Другие результаты миланской выставки Кляйна 1957 года – газетная полемика и популярный шлягер на фестивале в Сан-Ремо под названием «Nel blu dipinto di blu». Кляйн провозглашает «голубой период» своего творчества, самим этим названием, словно бы магнитом, прикрепляясь к славе Пикассо.

В мае 1957 года в Париже одна за другой открываются две выставки, которые привлекают к фигуре Кляйна всеобщее внимание. Десятого числа в новой, никому тогда еще не известной галерее Ирис Клер, перед входом, на глазах у прохожих и приглашенных запускают в небо 1001 синий воздушный шар – «аэростатическую скульптуру», которая символизировала начало «пневматической революции»; потом галерея открылась, и взгляду предстали картины, парящие в воздухе, – повешенные на расстоянии двадцати сантиметров от стен. 14 мая Кляйн открывает выставку у Колетт Алленди. Там он демонстрирует разнообразные синие объекты: «дожди» из синих бусин, синие египетские обелиски, а также «Одноминутную огненную картину», то есть холст, в который воткнуты шестнадцать бенгальских огней, подожженных на глазах у публики. В небольшом помещении наверху открыта экспозиция под названием «Пустота, или Поверхности и объемы невидимой живописной чувствительности».

После шумного успеха в Париже Кляйн едет в Дюссельдорф, где вступает в группу «Зеро», членом которой был немецкий скульптор-минималист, работающий с гвоздями, Гюнтер Юккер. На его сестре Кляйн вскоре женится. 24 июня 1957 года Кляйн с выставкой перемещается в Лондон в «Gallery One». В знаменитом лондонском Институте современного искусства состоялась публичная дискуссия, слушатели и участники которой были спровоцированы исполнением любимого музыкального произведения Кляйна – «Монотонной симфонии» Пьера Анри. Эта симфония исполнялась равными дозами: 20 минут звучала музыка, потом 20 минут стояла полная тишина. «Это все розыгрыш!

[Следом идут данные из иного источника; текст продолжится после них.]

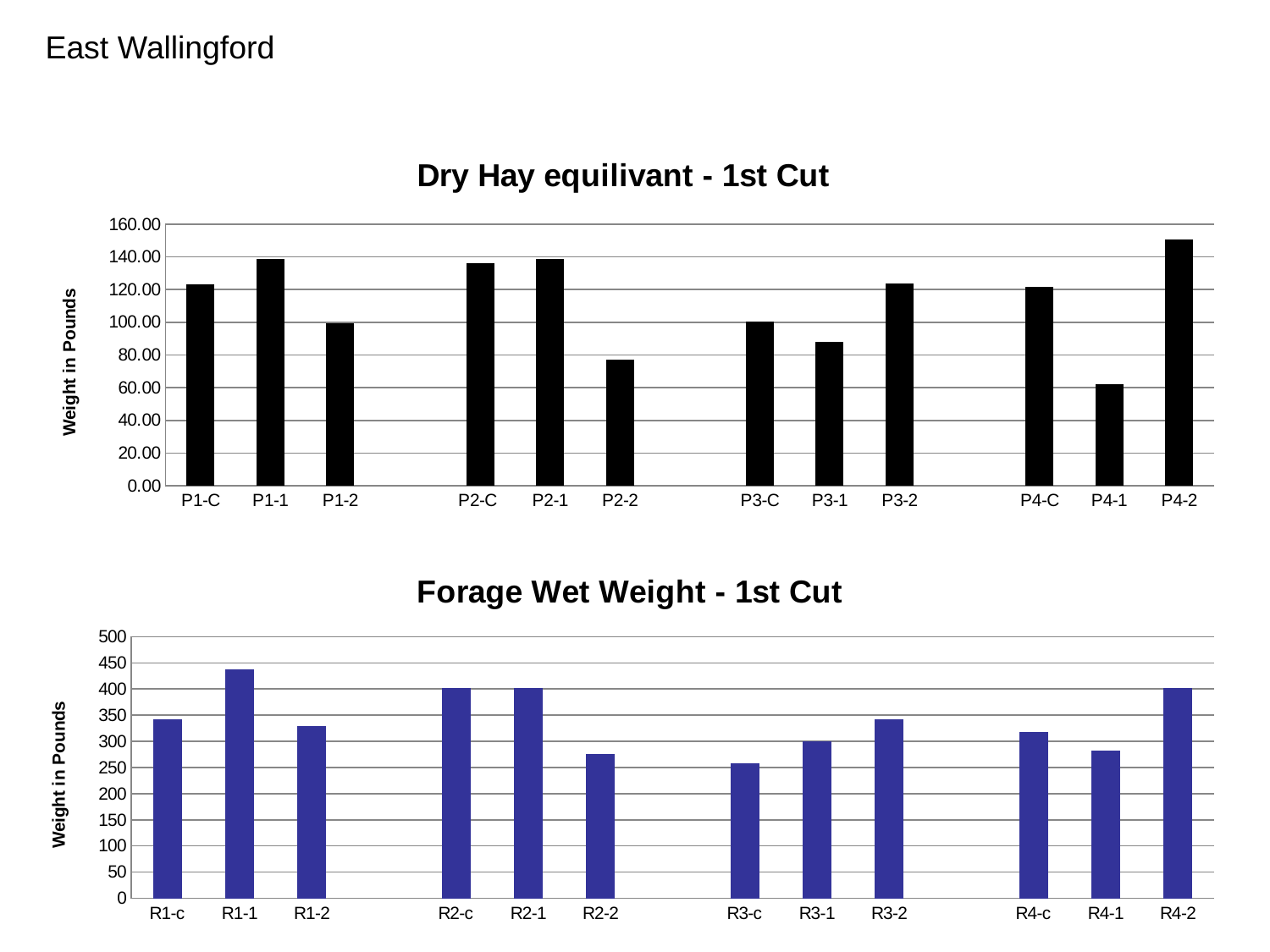
In the Dry Hay equilivant - 1st Cut chart, which category has the highest value? P4-2 In the Dry Hay equilivant - 1st Cut chart, which is larger, P1-1 or P1-2? P1-1 What is the y-axis label of the Forage Wet Weight - 1st Cut chart? Weight in Pounds In the Forage Wet Weight - 1st Cut chart, which category has the highest value? R1-1 How many bars are plotted in the Dry Hay equilivant - 1st Cut chart? 12 In the Dry Hay equilivant - 1st Cut chart, is the value for P4-1 greater or less than 80.00? less In the Dry Hay equilivant - 1st Cut chart, is the value for P4-2 greater or less than 140.00? greater In the Forage Wet Weight - 1st Cut chart, is the value for R2-2 greater or less than 300? less In the Forage Wet Weight - 1st Cut chart, which is larger, R4-1 or R4-2? R4-2 In the Forage Wet Weight - 1st Cut chart, which category has the lowest value? R3-c In the Dry Hay equilivant - 1st Cut chart, which category has the lowest value? P4-1 What kind of chart is the Forage Wet Weight - 1st Cut chart? bar chart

Разве можно исполнять симфонию на одной бесконечной ноте?» – закричал кто-то из публики. Кляйн обнаружил, что восточная культура полемики, отраженная в загадках-коанах дзен-буддизма, ему не чужда. Вместо ответа он поднял магнитофон с кассетой, который включить было невозможно, так как в комнате отсутствовали электророзетки. Публика аплодировала.